Produced by Distributed Proofreaders 
 
A Love Story 
by 
A Bushman. 
Vol. I. 
"My thoughts, like swallows, skim the main, And bear my spirit back 
again Over the earth, and through the air, A wild bird and a wanderer." 
1841. 
 
To Lady Gipps This Work Is Respectfully Inscribed, By A Grateful 
Friend. 
 
Preface. 
 
The author of these pages considered that a lengthened explanation 
might be necessary to account for the present work. 
He had therefore, at some length, detailed the motives that influenced 
him in its composition. He had shown that as a solitary companionless 
bushman, it had been a pleasure to him in his lone evenings 
"To create, and in creating live A being more intense." 
He had expatiated on the love he bears his adopted country, and had 
stated that he was greatly influenced by the hope that although 
"Sparta hath many a worthier son than he," 

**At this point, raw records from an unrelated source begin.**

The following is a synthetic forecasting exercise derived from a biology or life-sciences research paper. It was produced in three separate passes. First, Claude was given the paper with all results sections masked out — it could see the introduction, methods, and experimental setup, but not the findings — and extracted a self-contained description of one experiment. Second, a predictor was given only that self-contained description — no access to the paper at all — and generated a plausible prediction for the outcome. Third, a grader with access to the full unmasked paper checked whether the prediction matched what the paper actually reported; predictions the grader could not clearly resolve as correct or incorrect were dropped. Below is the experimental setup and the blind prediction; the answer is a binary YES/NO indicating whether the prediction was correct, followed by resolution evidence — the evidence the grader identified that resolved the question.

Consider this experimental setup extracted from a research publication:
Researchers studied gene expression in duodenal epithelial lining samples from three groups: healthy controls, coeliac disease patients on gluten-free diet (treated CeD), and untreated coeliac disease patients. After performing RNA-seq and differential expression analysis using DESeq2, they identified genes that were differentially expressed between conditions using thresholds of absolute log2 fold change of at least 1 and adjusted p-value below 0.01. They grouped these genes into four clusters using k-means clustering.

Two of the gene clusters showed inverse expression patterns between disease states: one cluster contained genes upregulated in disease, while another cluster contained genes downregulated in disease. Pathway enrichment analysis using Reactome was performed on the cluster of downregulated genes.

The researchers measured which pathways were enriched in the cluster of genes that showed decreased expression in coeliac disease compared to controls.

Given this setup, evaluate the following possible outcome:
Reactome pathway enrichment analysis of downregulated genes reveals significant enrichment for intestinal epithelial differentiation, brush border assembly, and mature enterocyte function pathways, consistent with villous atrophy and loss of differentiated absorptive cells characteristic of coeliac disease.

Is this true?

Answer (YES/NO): NO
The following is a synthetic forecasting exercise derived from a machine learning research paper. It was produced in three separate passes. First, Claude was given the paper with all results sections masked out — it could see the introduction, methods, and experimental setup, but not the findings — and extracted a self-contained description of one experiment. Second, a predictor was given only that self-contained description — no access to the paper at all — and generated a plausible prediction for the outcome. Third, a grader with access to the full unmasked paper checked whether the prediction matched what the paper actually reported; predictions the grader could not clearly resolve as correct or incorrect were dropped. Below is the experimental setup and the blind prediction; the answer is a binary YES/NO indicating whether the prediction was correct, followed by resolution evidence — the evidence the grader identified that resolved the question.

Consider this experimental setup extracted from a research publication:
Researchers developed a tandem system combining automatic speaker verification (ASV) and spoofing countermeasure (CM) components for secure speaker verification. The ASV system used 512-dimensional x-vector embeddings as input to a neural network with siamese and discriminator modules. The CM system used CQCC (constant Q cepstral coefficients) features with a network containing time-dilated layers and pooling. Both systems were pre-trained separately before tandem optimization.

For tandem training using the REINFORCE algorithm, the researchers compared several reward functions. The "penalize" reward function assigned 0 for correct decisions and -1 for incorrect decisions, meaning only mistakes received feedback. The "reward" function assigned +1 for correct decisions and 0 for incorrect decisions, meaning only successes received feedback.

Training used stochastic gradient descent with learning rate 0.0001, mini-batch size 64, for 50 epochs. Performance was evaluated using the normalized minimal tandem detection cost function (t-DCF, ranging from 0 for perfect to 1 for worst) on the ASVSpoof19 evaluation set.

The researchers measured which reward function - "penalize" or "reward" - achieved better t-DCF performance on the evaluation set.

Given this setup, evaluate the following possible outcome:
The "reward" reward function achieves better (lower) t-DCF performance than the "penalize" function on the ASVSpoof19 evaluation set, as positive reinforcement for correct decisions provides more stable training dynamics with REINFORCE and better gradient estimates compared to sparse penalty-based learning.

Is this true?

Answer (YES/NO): NO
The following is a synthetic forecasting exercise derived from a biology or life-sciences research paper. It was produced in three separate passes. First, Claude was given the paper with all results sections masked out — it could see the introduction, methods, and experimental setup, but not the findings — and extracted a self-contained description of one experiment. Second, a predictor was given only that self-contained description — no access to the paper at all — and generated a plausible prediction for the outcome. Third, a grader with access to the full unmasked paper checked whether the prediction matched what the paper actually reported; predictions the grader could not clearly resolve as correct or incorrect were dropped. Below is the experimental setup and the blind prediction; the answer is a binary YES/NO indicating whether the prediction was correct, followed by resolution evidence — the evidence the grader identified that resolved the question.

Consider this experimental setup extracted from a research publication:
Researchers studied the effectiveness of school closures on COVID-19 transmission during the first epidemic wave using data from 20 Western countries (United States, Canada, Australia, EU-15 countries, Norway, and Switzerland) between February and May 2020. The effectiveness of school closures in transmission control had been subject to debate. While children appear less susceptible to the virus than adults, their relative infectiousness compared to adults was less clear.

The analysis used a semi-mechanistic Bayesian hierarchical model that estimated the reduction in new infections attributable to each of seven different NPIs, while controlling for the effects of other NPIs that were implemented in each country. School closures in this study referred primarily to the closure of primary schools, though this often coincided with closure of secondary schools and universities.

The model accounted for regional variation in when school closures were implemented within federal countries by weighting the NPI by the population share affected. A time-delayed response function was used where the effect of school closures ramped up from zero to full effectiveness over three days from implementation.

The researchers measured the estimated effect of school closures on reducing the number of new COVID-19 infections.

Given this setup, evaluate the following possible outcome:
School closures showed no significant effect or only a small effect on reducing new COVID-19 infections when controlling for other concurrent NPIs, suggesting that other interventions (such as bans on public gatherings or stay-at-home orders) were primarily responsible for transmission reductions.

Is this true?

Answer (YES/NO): NO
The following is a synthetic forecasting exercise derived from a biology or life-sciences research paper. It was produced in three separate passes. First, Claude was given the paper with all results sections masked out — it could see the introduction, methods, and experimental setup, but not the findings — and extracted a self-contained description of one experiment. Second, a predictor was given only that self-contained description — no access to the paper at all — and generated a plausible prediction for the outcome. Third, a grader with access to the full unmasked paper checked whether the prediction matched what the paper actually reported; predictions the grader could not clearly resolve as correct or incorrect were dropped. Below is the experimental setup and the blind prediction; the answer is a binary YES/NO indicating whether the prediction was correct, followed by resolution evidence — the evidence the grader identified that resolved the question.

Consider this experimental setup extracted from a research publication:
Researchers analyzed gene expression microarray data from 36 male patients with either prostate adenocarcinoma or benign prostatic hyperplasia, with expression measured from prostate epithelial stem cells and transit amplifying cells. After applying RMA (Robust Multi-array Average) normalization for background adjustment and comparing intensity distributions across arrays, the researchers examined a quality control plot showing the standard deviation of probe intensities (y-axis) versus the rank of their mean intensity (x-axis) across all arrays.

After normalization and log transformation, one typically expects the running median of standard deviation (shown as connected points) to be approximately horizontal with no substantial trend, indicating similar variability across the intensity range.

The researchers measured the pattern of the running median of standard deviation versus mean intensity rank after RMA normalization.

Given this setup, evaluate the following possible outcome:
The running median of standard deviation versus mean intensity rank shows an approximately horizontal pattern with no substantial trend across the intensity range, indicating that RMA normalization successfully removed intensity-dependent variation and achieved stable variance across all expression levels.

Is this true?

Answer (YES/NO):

this work might be the humble cornerstone to some enduring and 
highly ornamented structure. 
The author however fortunately remembered, that readers have but 
little sympathy with the motives of authors; but expect that their works 
should amuse or instruct them. He will therefore content himself, with 
giving a quotation from one of those old authors, whose "well of 
English undefined" shames our modern writers.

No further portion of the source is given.